La vicenda doveva venire insabbiata, e il giorno seguente Preziosa venne mandata fuori dal Cpt con un decreto d'espulsione. Costringerla a partire perché non raccontasse e non denunciasse: modalità tipica di chi gestisce i Cpt. E invece Preziosa ha scelto di rimanere e di denunciare. La sua testimonianza sta facendo emergere i volti e quindi i nomi dei responsabili.
Sappiamo bene che responsabili sono innanzitutto coloro che hanno voluto i Cpt, così come coloro che non si battono perché vengano definitivamente chiusi. Sappiamo bene anche che lo Stato non processa se stesso se non per apparenza e scaricando tutto su qualche capro espiatorio di minore importanza. Non c'era bisogno della sentenza sulla Diaz per averne ulteriore conferma.

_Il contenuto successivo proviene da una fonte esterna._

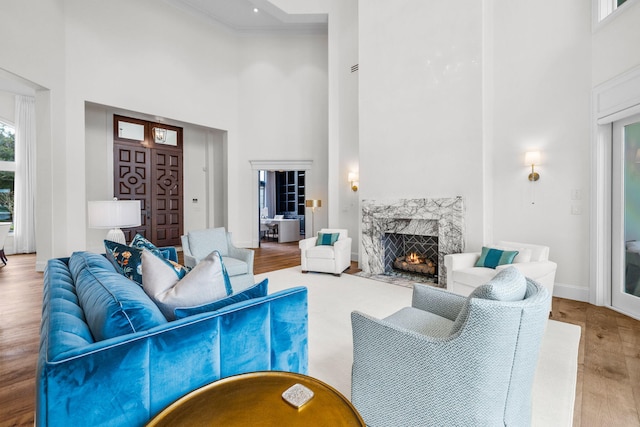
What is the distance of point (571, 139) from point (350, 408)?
4284 millimetres

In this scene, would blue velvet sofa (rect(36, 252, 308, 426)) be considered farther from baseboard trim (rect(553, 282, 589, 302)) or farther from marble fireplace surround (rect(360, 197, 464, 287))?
baseboard trim (rect(553, 282, 589, 302))

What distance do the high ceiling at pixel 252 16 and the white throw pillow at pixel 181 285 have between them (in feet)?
23.1

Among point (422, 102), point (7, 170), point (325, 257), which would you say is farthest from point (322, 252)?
point (7, 170)

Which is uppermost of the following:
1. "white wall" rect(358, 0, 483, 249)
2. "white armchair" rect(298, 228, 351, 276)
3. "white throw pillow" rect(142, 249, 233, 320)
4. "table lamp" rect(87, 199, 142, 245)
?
"white wall" rect(358, 0, 483, 249)

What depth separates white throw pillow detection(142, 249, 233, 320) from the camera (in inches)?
53.7

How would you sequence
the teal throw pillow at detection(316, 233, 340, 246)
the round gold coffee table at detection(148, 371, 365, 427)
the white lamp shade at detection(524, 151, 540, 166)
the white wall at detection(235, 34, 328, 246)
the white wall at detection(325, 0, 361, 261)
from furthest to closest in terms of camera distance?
the white wall at detection(235, 34, 328, 246)
the white wall at detection(325, 0, 361, 261)
the teal throw pillow at detection(316, 233, 340, 246)
the white lamp shade at detection(524, 151, 540, 166)
the round gold coffee table at detection(148, 371, 365, 427)

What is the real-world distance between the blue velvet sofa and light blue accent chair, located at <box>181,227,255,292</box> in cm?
211

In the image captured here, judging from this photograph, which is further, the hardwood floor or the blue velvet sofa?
the hardwood floor

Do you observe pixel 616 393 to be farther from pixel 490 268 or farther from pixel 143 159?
pixel 143 159

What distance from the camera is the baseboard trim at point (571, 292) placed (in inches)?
144

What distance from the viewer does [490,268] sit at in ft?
11.6

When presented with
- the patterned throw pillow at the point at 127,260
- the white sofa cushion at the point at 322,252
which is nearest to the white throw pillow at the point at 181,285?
the patterned throw pillow at the point at 127,260

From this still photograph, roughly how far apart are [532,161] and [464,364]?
11.8 feet

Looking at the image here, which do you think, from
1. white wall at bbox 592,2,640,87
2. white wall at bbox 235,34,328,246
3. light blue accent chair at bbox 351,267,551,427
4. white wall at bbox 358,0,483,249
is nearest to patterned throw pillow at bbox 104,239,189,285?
light blue accent chair at bbox 351,267,551,427
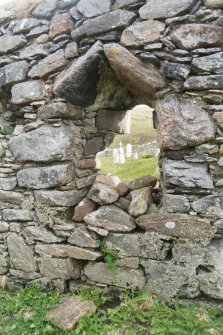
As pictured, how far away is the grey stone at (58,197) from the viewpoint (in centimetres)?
429

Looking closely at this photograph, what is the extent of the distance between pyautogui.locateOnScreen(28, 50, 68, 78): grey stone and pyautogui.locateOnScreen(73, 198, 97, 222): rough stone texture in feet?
5.92

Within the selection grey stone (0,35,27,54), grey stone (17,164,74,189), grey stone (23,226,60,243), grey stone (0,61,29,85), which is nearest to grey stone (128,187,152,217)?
grey stone (17,164,74,189)

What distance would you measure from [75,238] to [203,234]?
1685mm

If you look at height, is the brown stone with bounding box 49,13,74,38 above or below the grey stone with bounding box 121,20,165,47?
above

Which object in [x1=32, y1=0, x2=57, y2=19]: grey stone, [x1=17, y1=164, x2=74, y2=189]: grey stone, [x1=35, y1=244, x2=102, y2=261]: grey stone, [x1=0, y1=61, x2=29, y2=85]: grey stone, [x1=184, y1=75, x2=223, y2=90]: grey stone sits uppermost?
[x1=32, y1=0, x2=57, y2=19]: grey stone

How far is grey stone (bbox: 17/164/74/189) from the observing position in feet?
13.8

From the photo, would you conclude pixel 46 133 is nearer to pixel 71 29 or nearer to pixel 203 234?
pixel 71 29

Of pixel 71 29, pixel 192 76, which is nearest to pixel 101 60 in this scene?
pixel 71 29

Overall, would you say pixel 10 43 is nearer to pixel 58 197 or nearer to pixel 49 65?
pixel 49 65

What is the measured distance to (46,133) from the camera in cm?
421

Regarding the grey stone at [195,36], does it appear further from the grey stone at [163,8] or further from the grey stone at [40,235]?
the grey stone at [40,235]

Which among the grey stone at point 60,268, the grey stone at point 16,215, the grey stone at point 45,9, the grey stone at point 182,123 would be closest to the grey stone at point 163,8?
the grey stone at point 182,123

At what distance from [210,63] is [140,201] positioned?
1.83m

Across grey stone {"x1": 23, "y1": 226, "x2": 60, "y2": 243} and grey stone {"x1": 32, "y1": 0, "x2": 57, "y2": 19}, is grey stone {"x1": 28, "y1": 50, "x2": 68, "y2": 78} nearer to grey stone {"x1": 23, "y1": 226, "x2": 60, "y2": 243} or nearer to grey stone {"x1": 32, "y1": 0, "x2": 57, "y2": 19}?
grey stone {"x1": 32, "y1": 0, "x2": 57, "y2": 19}
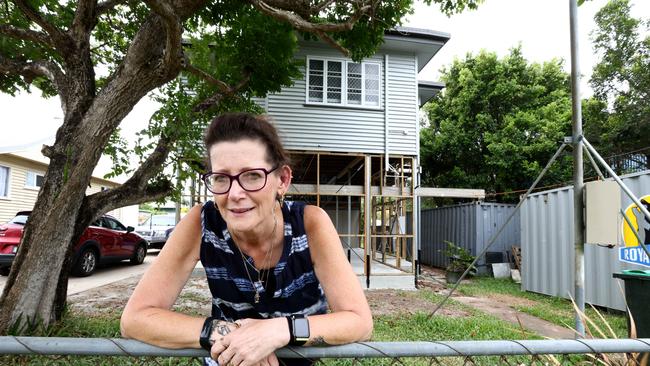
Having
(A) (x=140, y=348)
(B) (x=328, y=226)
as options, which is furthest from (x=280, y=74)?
(A) (x=140, y=348)

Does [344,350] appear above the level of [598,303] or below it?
above

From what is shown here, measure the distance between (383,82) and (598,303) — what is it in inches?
262

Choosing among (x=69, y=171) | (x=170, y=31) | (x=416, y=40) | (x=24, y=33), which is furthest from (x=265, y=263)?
(x=416, y=40)

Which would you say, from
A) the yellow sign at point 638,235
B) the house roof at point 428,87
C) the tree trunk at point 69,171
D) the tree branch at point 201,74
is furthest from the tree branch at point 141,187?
the house roof at point 428,87

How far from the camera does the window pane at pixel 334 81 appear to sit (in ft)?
33.0

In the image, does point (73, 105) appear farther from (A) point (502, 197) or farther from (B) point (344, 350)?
(A) point (502, 197)

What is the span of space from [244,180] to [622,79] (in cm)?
1734

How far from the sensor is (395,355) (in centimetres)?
118

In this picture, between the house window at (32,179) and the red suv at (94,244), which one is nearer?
the red suv at (94,244)

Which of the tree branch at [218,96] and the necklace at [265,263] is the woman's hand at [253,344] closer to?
the necklace at [265,263]

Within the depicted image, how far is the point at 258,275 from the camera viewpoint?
5.32 feet

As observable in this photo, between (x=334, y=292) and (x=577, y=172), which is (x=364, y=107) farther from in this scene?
(x=334, y=292)

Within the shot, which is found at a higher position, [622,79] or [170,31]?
[622,79]

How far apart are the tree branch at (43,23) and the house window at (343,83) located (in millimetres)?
6386
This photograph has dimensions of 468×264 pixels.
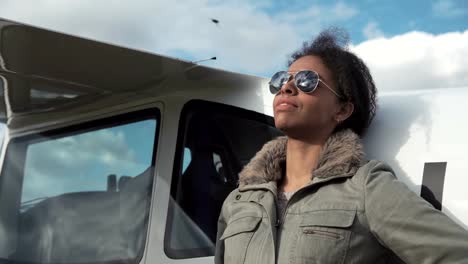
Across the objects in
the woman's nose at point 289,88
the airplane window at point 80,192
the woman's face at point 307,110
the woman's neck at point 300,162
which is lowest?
the airplane window at point 80,192

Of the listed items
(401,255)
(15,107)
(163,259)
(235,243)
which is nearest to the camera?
(401,255)

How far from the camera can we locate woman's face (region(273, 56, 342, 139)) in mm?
1906

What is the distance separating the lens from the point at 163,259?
8.30 feet

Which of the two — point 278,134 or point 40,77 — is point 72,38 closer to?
point 40,77

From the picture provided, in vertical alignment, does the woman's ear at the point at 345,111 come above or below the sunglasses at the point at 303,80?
below

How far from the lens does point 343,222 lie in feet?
5.27

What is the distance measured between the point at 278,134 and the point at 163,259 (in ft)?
2.35

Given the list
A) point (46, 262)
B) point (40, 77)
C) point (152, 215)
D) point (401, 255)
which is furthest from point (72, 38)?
point (401, 255)

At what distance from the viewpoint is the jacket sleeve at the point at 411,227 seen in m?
1.43

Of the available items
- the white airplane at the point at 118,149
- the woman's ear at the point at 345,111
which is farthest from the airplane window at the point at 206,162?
the woman's ear at the point at 345,111

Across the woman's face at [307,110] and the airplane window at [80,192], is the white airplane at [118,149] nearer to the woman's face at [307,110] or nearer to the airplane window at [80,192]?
the airplane window at [80,192]

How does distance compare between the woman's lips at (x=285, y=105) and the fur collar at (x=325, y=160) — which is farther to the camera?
the woman's lips at (x=285, y=105)

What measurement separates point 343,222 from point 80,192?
63.9 inches

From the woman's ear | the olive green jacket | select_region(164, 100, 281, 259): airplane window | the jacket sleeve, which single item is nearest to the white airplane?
select_region(164, 100, 281, 259): airplane window
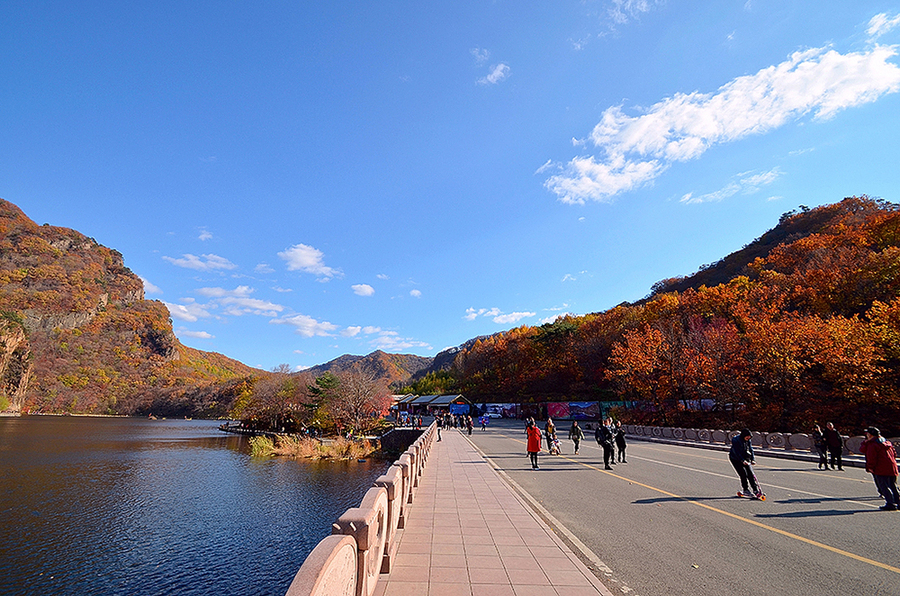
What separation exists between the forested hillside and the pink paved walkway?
23308 millimetres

Ciò non toglie che la scelta di Preziosa vada sostenuta e che vada sostenuto il suo diritto di rimanere in Italia per seguire il processo – sempre ammesso che venga fatto. Ad oggi Preziosa è qui come "clandestina", col rischio di venire presa e processata per direttissima in quanto non ha rispettato il decreto di espulsione né le è stato dato un permesso di soggiorno per "motivi di giustizia". Anche questo è uno dei volti dell'Italia "della sicurezza e dello sfruttamento", contro cui la lotta va condivisa ed estesa.